### [TASK OBJECTIVE]
Can you find every line in the records below that contains the word "lamp" and copy each one out? Case counts.

--- begin DATASET CONTENT ---

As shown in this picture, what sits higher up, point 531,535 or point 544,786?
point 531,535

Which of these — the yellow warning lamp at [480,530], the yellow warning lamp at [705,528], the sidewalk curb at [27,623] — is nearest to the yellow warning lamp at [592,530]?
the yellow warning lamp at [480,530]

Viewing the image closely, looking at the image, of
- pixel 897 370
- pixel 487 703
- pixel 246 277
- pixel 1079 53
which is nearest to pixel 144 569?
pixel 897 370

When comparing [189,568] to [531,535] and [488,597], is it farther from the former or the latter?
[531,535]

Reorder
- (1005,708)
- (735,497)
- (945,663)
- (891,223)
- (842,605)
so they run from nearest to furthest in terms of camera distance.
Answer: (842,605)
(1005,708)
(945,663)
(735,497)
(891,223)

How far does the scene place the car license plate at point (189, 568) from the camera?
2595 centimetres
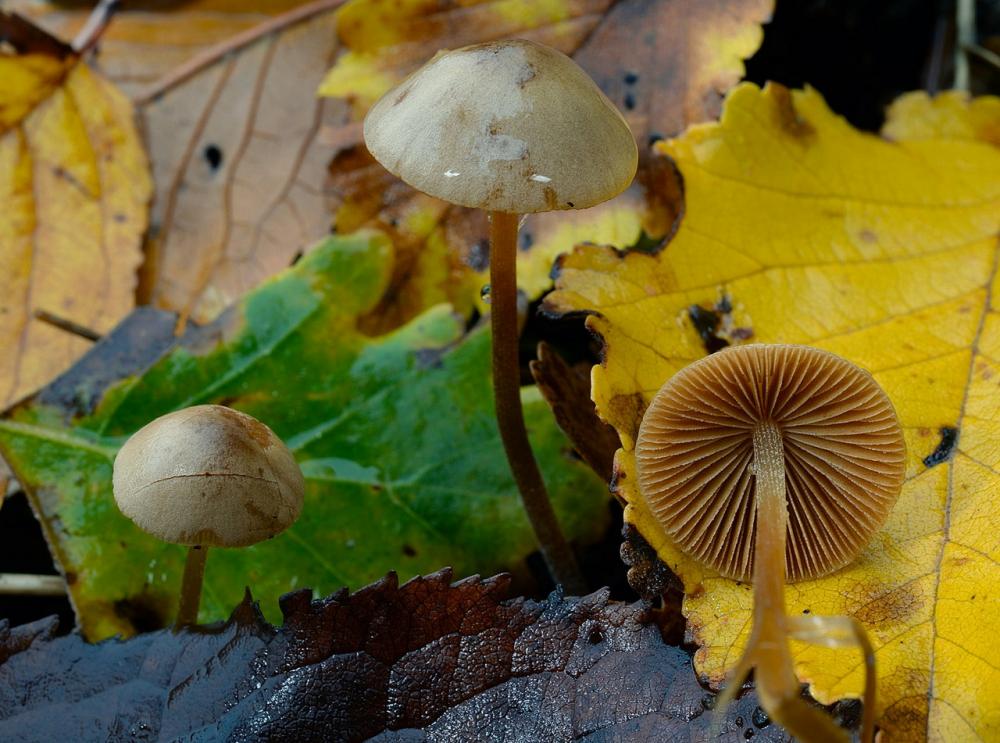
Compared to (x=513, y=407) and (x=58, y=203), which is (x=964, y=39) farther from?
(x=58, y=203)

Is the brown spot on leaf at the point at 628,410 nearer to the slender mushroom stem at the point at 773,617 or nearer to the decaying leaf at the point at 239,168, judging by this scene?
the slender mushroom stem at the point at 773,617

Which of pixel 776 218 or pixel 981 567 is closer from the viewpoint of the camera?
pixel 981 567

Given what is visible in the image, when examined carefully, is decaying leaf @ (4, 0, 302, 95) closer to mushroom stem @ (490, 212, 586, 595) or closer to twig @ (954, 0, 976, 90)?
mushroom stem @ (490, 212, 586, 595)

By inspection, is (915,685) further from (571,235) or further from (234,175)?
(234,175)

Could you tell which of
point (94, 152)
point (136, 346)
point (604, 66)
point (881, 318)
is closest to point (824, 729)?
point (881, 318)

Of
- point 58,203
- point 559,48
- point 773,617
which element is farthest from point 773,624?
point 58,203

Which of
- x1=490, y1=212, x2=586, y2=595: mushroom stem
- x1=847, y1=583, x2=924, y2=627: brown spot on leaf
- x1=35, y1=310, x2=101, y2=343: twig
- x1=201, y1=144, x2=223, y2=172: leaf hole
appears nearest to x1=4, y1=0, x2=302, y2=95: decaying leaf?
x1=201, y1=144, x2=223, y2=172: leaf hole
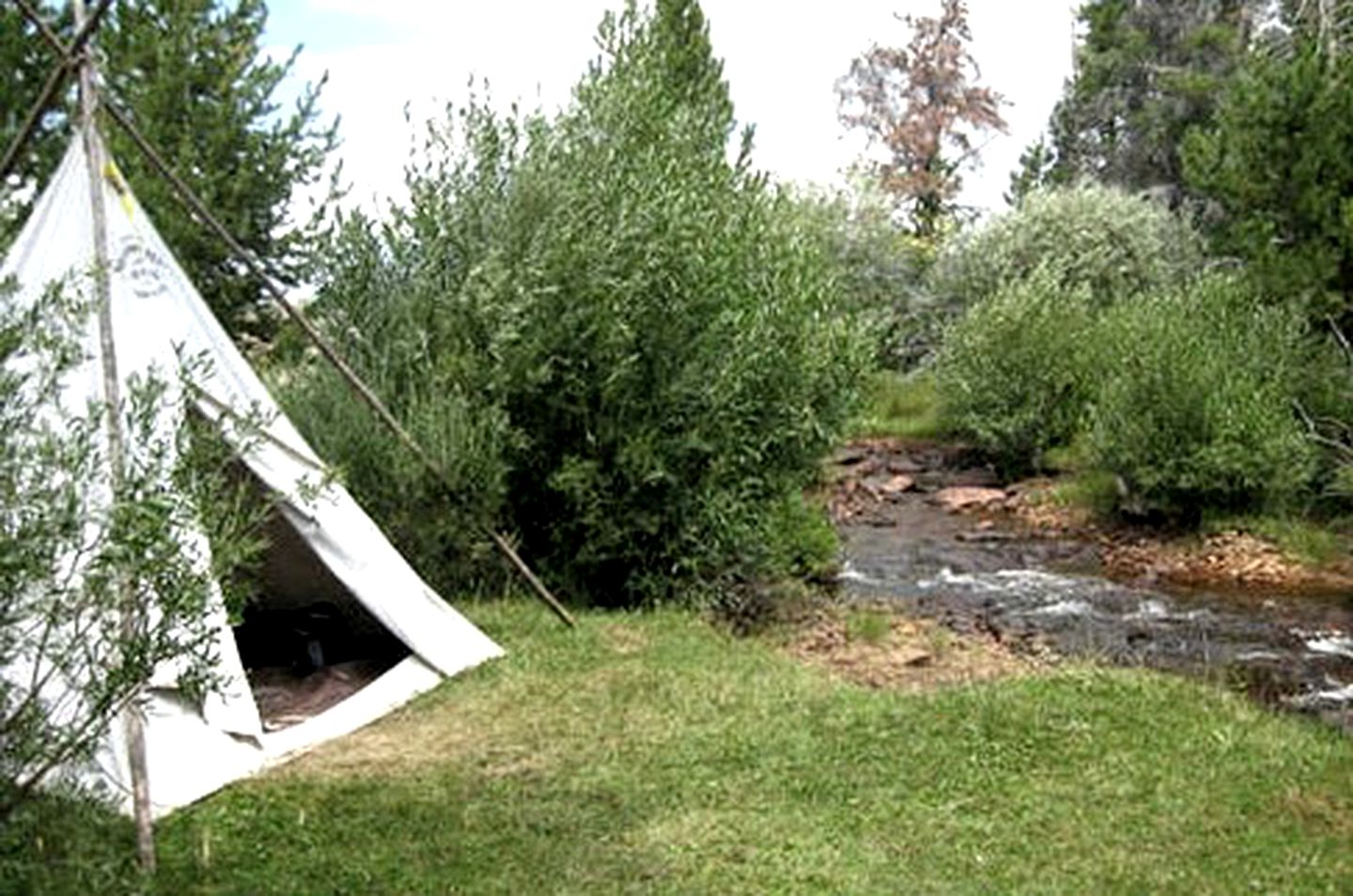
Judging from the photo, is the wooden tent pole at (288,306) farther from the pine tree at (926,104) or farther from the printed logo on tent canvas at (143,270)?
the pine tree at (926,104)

--- end DATASET CONTENT ---
--- begin DATASET CONTENT ---

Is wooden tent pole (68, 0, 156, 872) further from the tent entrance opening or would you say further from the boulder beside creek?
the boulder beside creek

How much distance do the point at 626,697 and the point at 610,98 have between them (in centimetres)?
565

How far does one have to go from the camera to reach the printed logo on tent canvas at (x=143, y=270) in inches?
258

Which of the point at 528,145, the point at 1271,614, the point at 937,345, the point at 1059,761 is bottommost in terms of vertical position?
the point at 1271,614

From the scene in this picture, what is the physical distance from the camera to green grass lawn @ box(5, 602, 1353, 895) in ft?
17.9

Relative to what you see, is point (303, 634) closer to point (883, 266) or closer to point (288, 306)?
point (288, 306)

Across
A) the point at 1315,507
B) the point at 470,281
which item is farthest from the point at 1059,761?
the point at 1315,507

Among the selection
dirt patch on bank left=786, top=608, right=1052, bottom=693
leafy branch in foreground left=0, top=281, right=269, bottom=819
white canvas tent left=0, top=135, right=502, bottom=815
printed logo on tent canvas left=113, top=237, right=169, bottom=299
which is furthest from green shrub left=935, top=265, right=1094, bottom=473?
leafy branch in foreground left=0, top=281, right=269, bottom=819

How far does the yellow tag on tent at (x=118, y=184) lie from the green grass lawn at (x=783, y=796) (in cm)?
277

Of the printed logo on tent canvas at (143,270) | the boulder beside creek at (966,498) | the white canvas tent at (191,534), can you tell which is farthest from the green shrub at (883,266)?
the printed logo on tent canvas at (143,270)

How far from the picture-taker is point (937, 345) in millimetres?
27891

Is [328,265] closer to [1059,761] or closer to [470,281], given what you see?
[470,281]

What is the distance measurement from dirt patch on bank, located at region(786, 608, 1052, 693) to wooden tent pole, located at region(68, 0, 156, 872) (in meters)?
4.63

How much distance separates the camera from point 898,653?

--- end DATASET CONTENT ---
--- begin DATASET CONTENT ---

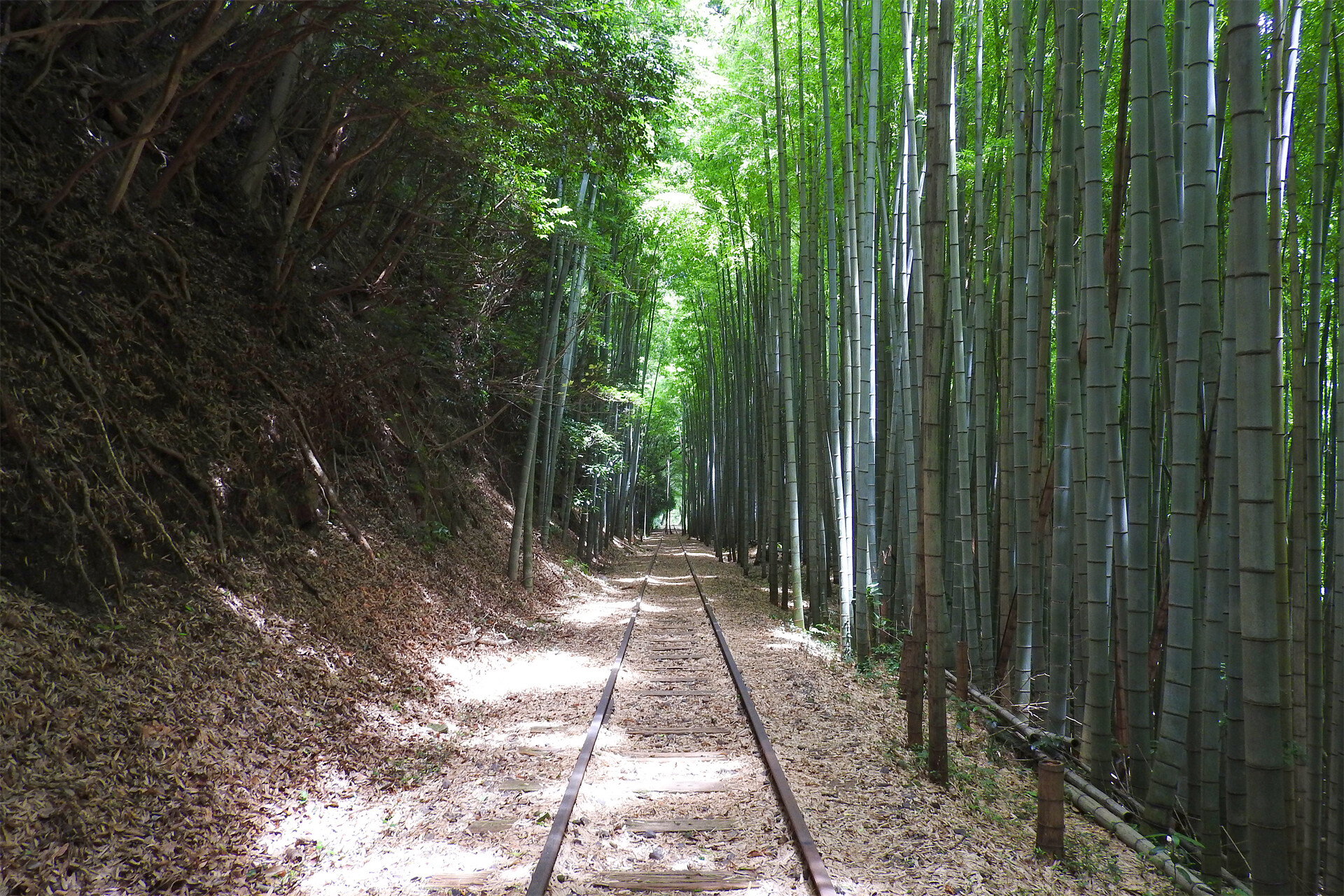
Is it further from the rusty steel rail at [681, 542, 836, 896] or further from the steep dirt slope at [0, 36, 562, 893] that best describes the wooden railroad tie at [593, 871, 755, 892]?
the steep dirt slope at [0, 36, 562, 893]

--- end DATASET CONTENT ---

### [RESPONSE BELOW]
Which of these — the yellow warning lamp at [480,530], the yellow warning lamp at [705,528], the sidewalk curb at [27,623] — is nearest to the yellow warning lamp at [592,530]?
the yellow warning lamp at [480,530]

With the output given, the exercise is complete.